_Task brief_
From the text on the Cycladic marble head from Keros, reproduce the passage that begins at the words "The spread of" and ends after the words "over her breasts.".

_Document segment_
= Beginning of Section =

The spread of bronze metalworking began in 3200 BC and passed through the Anatolian province of Cyprus before reaching the shores of the Aegean Sea and its many islands. This brought an end to the Neolithic period, or Stone Age. Paradoxically, however, it was in the Early Bronze Age - i.e., during the third millennium BC-that the first masterpieces of Greek marble sculpture were produced: polished marble "idols." This art form spread throughout the archipelago of the Cyclades (from the Greek word kuklos, meaning circle), centered around the island of Delos. Because of its perfection and exceptional size, this head from the island of Keros is one of the most important examples of this art form. The statue, which was originally about 1.5 meters tall, depicts a naked female standing on the tips of her toes, her legs joined, and her arms crossed over her breasts.

= End of Section =

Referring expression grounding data
= Beginning of Section =

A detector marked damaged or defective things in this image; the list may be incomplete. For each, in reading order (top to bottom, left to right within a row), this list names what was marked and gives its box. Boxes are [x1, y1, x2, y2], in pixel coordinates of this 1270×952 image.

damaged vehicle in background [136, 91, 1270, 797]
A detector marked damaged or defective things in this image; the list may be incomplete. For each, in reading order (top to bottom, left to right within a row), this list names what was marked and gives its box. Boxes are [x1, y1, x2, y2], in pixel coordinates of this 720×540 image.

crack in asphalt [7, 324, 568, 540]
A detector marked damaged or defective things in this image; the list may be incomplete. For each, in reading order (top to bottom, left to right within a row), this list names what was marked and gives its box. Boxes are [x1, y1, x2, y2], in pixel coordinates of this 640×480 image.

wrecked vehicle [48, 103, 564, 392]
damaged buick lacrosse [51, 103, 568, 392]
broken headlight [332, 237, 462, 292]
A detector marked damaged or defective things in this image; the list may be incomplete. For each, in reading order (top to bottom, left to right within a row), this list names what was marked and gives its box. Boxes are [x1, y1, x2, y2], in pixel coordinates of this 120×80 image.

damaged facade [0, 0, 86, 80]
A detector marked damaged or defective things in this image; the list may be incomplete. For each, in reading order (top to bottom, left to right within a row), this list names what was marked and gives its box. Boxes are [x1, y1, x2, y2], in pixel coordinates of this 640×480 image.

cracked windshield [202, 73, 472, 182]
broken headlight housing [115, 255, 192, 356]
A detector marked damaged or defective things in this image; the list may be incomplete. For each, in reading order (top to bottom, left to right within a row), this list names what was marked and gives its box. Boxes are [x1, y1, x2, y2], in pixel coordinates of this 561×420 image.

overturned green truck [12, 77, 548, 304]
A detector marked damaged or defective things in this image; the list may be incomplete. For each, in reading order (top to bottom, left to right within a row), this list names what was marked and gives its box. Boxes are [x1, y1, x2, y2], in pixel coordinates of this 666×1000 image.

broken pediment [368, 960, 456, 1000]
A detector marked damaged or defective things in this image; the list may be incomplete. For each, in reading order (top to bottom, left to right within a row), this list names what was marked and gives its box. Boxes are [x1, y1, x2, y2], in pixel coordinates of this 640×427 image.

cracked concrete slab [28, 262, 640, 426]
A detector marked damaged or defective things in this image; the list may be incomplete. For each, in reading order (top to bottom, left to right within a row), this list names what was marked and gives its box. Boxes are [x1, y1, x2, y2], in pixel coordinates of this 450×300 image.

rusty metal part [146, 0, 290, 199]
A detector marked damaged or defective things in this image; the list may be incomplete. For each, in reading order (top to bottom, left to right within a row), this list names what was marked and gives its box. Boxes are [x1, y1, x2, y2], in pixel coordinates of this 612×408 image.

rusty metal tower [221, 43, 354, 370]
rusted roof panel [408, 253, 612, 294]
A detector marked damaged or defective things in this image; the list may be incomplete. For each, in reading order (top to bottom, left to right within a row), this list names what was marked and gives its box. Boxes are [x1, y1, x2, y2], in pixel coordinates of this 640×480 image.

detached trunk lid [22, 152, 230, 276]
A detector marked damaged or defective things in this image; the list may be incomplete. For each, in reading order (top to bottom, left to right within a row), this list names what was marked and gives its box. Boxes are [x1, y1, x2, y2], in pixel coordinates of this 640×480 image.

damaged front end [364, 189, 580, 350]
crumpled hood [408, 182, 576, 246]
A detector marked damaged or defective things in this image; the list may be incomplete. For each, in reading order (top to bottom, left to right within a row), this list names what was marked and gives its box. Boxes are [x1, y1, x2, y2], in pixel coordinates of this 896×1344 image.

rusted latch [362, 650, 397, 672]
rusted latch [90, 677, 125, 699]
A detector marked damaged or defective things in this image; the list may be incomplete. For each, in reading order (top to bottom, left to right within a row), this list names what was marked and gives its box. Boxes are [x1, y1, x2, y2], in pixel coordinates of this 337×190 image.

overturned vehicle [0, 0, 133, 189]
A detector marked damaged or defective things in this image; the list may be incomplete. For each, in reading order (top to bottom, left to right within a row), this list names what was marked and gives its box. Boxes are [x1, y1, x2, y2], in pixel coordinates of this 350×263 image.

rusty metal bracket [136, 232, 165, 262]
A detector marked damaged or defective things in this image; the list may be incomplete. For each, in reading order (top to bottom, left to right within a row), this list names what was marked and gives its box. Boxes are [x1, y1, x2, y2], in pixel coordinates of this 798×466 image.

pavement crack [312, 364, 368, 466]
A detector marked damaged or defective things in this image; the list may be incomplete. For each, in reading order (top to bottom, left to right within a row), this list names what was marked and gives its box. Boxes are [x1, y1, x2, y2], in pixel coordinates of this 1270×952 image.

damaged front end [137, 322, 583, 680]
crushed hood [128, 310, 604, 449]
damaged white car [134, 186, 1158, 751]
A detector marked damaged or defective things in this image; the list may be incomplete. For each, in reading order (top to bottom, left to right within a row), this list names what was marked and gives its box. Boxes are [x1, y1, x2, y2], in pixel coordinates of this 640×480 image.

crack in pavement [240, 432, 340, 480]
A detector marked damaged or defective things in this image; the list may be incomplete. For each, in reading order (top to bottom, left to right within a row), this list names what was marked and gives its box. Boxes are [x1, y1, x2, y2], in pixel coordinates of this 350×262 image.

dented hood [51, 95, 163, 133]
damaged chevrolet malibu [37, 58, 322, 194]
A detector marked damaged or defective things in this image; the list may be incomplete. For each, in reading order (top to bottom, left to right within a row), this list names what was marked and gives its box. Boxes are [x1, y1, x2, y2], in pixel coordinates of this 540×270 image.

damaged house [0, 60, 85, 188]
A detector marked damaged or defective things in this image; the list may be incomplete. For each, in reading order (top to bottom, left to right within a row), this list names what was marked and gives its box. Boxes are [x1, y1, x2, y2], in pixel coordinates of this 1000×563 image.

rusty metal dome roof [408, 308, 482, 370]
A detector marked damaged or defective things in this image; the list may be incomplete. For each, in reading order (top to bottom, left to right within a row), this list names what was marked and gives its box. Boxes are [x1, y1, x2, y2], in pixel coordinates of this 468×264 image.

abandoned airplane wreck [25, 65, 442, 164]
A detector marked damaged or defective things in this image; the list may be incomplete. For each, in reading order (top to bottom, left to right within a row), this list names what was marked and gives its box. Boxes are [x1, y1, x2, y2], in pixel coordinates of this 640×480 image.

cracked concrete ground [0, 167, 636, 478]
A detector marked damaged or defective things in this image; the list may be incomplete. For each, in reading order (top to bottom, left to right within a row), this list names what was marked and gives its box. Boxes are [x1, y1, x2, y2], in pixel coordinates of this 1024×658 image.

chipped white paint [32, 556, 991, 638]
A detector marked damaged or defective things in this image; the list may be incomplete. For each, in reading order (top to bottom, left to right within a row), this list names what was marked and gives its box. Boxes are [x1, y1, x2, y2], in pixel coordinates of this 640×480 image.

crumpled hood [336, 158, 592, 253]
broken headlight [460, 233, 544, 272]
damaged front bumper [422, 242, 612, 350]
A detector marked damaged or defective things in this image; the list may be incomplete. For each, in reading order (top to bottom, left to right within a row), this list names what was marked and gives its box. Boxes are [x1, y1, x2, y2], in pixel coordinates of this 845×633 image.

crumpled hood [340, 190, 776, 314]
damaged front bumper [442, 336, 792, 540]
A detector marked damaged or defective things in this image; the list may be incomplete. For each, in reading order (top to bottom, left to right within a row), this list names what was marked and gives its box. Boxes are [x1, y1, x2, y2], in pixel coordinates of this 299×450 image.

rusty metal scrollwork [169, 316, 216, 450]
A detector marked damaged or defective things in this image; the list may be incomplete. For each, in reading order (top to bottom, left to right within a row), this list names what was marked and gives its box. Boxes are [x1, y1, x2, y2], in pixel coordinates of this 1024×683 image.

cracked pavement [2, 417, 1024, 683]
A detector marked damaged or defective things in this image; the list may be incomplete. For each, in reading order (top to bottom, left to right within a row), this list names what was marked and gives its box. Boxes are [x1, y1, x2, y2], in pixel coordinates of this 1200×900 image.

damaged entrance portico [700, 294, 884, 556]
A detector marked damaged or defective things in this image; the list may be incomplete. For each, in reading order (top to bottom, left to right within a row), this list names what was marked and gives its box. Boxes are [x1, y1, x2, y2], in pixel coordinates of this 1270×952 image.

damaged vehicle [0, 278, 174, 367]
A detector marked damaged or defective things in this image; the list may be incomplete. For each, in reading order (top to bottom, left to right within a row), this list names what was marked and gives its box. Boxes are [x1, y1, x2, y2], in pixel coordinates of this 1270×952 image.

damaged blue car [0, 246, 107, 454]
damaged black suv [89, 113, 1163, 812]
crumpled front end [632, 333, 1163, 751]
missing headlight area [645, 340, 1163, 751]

= End of Section =

_Completed exercise_
The spread of bronze metalworking began in 3200 BC and passed through the Anatolian province of Cyprus before reaching the shores of the Aegean Sea and its many islands. This brought an end to the Neolithic period, or Stone Age. Paradoxically, however, it was in the Early Bronze Age - i.e., during the third millennium BC-that the first masterpieces of Greek marble sculpture were produced: polished marble "idols." This art form spread throughout the archipelago of the Cyclades (from the Greek word kuklos, meaning circle), centered around the island of Delos. Because of its perfection and exceptional size, this head from the island of Keros is one of the most important examples of this art form. The statue, which was originally about 1.5 meters tall, depicts a naked female standing on the tips of her toes, her legs joined, and her arms crossed over her breasts.